Si tratta di un libro chiave. E non solo per la potente forza visionaria, non solo per la scrittura lucida ed essenziale. È un libro che smaschera l’essenza del Potere il cui fine è lo stesso Potere. Orwell compie una singolare fusione di machiavellismo e anarchismo, il cui risultato è l’estrema, esaltata felicità con la quale O’Brien descrive il vero significato del Partito:

«I nazisti tedeschi e i comunisti russi si avvicinarono molto ai nostri metodi, ma non ebbero mai il coraggio di dichiarare apertamente i loro motivi, le loro ragioni. (…) Il potere non è un mezzo, è un fine. Non si stabilisce una dittatura nell’intento di salvaguardare una rivoluzione; ma si fa una rivoluzione nell’intento di stabilire una dittatura. Il fine della persecuzione è la persecuzione. Il fine della tortura è la tortura. Il fine del potere è il potere» (276).

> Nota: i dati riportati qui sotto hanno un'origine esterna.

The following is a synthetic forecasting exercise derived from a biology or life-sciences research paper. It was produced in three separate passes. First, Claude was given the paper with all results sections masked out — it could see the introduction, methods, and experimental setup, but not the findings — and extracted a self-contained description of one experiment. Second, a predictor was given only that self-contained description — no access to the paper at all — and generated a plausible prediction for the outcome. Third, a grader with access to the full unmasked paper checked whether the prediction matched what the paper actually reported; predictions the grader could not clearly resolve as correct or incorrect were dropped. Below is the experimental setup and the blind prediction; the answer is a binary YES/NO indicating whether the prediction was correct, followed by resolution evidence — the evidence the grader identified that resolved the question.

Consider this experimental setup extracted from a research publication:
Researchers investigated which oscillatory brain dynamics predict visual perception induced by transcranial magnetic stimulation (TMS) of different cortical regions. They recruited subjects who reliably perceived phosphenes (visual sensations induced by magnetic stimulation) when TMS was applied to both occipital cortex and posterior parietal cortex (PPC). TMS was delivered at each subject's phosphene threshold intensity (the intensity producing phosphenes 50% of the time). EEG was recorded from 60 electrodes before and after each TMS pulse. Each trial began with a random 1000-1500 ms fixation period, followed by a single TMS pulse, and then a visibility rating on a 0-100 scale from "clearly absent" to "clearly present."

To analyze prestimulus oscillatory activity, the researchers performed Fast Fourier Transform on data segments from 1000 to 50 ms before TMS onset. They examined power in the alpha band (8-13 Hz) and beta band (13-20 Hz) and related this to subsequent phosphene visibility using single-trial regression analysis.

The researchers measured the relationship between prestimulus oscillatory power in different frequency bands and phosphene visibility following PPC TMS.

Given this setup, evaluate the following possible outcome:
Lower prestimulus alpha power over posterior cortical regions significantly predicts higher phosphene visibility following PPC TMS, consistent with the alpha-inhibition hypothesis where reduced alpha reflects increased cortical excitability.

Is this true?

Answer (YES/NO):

La dottrina posta a fondamento di tale obiettivo consiste in una sorta di solipsismo antropocentrico, convinto che «non esiste nulla se non nella mente dell’uomo (…) non c’è niente al di fuori e oltre l’uomo. (…) La terra è il centro dell’universo. Il sole e le stelle ci girano attorno» (278-279). Un solipsismo collettivo che intende eliminare alla radice qualsiasi dimensione individuale, pensiero soggettivo, ambito privato. I teleschermi presenti ovunque, l’elaborazione della neolingua che riduce all’essenziale il numero delle parole, la vita in grandi alveari umani, la trasformazione dei figli nei primi nemici dei loro genitori -bambini trasformati in «una sottosezione della Psicopolizia» (142)-, la partecipazione obbligatoria alle iniziative serali dei Centri sociali, fanno sì che «nulla si possedesse di proprio se non pochi centimetri cubi dentro il cranio» (31) ma anche questo spazio alla fine sarà perduto. Lo stare da soli è già ragione di grave sospetto, così come il possesso o il desiderio di «qualsiasi oggetto antico o anche soltanto bello» (101) e dei libri, i quali vengono sistematicamente distrutti e sostituiti dalle opere collettive del Partito o da romanzi per i prolet elaborati con strumenti meccanici. L’ortodossia, quindi, consiste nel «non pensare, non aver bisogno di pensare. L’ortodossia è non-conoscenza» (57). E solo questo, infatti, interessa al Partito. Non le azioni compiute ma i pensieri che quelle azioni hanno prodotto
Nessuno ha mai visto il Grande Fratello poiché egli è la personificazione del Partito, è «la mente del Partito, che è collettiva e immortale» (261). 1984 è un libro molteplice, dai significati diversi e complessi. Un testo che descrive come lentamente si spegne l’ultimo uomo in Europa, che mostra la necessità del pensiero ribelle attraverso un incubo politico e televisivo nel quale individui e collettività vengono letteralmente cancellati dal servilismo assoluto verso il potere, verso la sua immagine.